No child shall be required or permitted to work overtime. (Section-7).
Violations under Section-3 shall be punishable with imprisonment which shall not be less than three months which may extend to one year or with fine which shall not be less than ten thousand rupees but which may extend to twenty thousand rupees or with both. Continuing offence under section (3) shall be punishable with imprisonment for a term which shall not be less than six months but which may extend to two years.
Any other violations under the Act shall be punishable with simple imprisonment, which may extend to one month or with fine, which may extend to ten thousand rupees or with both.
EFFORTS BY GOVERNMENT OF INDIA TO CONTROL CHILD LABOUR
The child labour (Prohibition and Regulation) Act 1986 prohibits the employment of children below the age of 14 years in 16 occupation and 65 processes that are hazardous to the children’s lives and health. Many states including Haryana have constituted the child labour rehabilitation –cum-welfare funds at district level and separate labour cells are being formed to address the issue.
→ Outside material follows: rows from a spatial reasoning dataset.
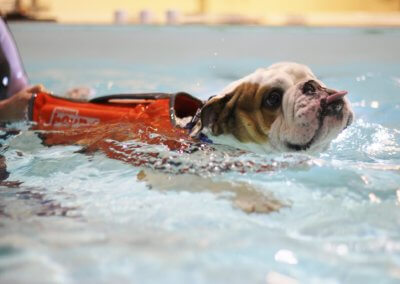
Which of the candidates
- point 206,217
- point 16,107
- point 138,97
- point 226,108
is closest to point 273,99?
point 226,108

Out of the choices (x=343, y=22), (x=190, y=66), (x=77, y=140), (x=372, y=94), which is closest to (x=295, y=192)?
(x=77, y=140)

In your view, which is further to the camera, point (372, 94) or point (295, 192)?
point (372, 94)

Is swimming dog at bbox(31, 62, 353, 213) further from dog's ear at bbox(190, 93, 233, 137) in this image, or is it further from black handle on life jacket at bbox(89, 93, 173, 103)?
black handle on life jacket at bbox(89, 93, 173, 103)

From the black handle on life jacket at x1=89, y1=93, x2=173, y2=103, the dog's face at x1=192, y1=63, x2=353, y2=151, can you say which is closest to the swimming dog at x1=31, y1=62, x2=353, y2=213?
the dog's face at x1=192, y1=63, x2=353, y2=151

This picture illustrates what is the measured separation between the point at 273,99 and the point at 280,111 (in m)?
0.05

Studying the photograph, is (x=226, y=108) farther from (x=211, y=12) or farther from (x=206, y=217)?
(x=211, y=12)

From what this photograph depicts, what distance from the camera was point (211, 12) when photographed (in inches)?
320

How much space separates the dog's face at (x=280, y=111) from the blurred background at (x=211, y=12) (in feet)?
14.0

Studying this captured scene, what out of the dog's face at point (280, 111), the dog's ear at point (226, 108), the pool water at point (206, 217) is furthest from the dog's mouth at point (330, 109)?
the dog's ear at point (226, 108)

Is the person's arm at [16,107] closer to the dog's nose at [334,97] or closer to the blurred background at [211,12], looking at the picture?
the dog's nose at [334,97]

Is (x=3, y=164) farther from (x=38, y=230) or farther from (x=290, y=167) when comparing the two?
(x=290, y=167)

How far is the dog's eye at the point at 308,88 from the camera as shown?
201cm

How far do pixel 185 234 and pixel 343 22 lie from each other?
18.2 feet

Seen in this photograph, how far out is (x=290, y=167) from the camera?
2084mm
National child labour projects have been implemented by the central government in states from 1988 to provide non-formal education and pre-vocational skills. From 2001, Sarve shiksha Abhiyan has been launched to educate poor and employed children in all states. Ministry of women and child development has been providing non-formal education and vocational training. Establishment of Anganwadies is also a big step by the government for the welfare of children and their physical, mental and educational development.
If awareness about the cons of child labour is spread across the nation and strict policing of implementation of existing laws are done, India can combat the issue of Child Labour. Every individual must understand how important it is for the children to grow and study, as they are the ones who will shape the future of the nation.